When King Louis XVI was beheaded on January 21, 1793, Wordsworth was back in England. Though the poet was compelled to defend the French Reign of Terror outwardly, his inner convictions were slowly altering, and he underwent a serious spiritual malaise, during which he seemed to be finally and completely without desire or design. As one biographer says, "largely because of what he underwent between 1792 and 1795, he became one of the voices of his age."
His relatives would now have none of him; they considered him an anarchist, as well as a disbeliever and an idler. His first volumes of poems were unpopular with the critics, when they were noticed at all. There was one man, nevertheless, who was much struck by these early endeavors, and that was Coleridge.
In October 1793, Wordsworth managed once more to return to Paris, a feat that took much courage. He found Blois cut off from Paris and once again returned to England. For years after, he had nightmares about what he had seen of the Terror.
In September of 1795, William and Dorothy got one of their most ardent wishes fulfilled — that of living together — when they let a house at Racedown, in Dorset, in southwest England. Wordsworth and Cole-ridge met in Bristol late in 1795 and corresponded thereafter. They did not become close friends until 1797. Together they planned a revolutionary volume which they supposed would change the course of English literature. Lyrical Ballads appeared September 1, 1798. It was slow to win literary favor but gradually acquired its permanent significance as the turning point in English poetry.
In 1802, Wordsworth married Mary Hutchinson, a friend from childhood. She bore him six children. In 1805, a favorite brother drowned at sea, and this event shocked the poet. In the spring, The Prelude, begun in 1799, was concluded. In 1812, two of his children died within months of each other. The first collected edition of his poems appeared in 1815; five more editions followed between then and 1850. A bequest enabled him to indulge his passion for travel, and he toured Europe. From about 1829, his sister, who had always been high-strung, began to be mentally ill; in 1835, she went completely mad.

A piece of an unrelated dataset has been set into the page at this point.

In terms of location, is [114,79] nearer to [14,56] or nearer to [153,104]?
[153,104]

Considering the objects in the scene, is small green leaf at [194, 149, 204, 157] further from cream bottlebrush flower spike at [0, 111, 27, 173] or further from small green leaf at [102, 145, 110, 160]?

The later years of his life were peaceful. He had been given a job in the civil service in 1813 and thereafter took the large house called Rydal Mount, near Grasmere, where he was to live the rest of his life. His youthful religious skepticism was resolved, and he embraced the established church. He veered toward conservatism from the very moment of Napoleon's rise to power, and later he vociferously opposed many of the beneficial liberal measures of the time. He received honorary degrees from Durham (1838) and Oxford (1839). In 1842, he resigned his civic post and was awarded a pension. The following year, on the death of Southey, he was appointed Poet Laureate.
Toward the end of his life, he knew much fame. He was welcomed everywhere as a celebrity. The critics were stilled by his laureateship, and his verse became quite popular with the burgeoning middle class. It was very fashionable among the early Victorians to gather for group readings of Wordsworth's poetry.
In 1850, the death of his beloved daughter Dora (Dorothy) brought a depression from which he could not recover. On April 23, he died at the age of eighty. Thus was silenced one of the noblest voices of Romantic times and of all times.